A growing body of evidence indicates the prominent actions of melatonin on the opioidergic system. Nevertheless, effect of melatonin on rewarding properties of morphine is still obscure. In particular, effect of melatonin on the expression of morphine reward is unknown. We evaluated the effect of exogenous administration of melatonin on the expression of morphine reward in mice using a conditioned place preference (CPP) paradigm. The conditioned place preference was induced by morphine (s.c., 3 mg/kg, once each day for 5 consecutive days) in mice. Our data showed that the intraperitoneal (i.p.) administration of melatonin (12.5–50 mg/kg) reversed the expression of morphine-induced conditioned place preference in a dose-dependent manner. Furthermore, the intracerebroventricular (i.c.v.) administration of melatonin (0.125–0.5 mg/kg) also resulted in dose-dependent reversal effect on the expression of morphine-induced conditioned place preference.

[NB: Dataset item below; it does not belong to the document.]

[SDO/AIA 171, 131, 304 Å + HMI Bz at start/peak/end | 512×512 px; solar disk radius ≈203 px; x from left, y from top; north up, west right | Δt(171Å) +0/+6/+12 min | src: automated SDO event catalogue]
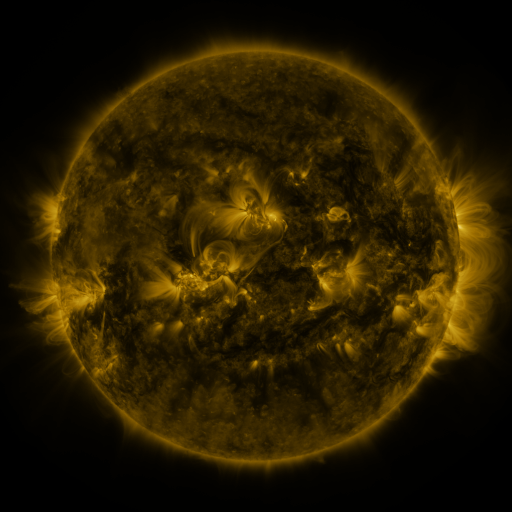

We further investigated which of melatonin receptor subtypes within the central nervous system was mediating this reversal action in mice using luzindole (2-benzyl- N-acetyltryptamine, a non-selective antagonist for melatonin MT 1 and MT 2 receptors) and K185 { N-butanoyl-2-(5,6,7-trihydro-11-methoxybenzo[3,4]cyclohept[2,1-α]indol-13-yl)ethanamine, a selective antagonist for melatonin MT 2 receptor}. It was shown that the i.c.v. administration of either K185 (5, 20 μg) or luzindole (6.25, 12.5 μg) significantly antagonized the reversal effect of melatonin (50 mg/kg, i.p) on the expression of morphine-induced conditioned place preference, while the i.c.v. administration of 20 μg of K185 or 12.5 μg of luzindole by itself did not alter the expression of morphine-induced conditioned place preference. These results suggest that melatonin reverses the expression of morphine-induced rewarding effect, and this action is mediated by the activation of melatonin MT 2 receptor subtype within the central nervous system.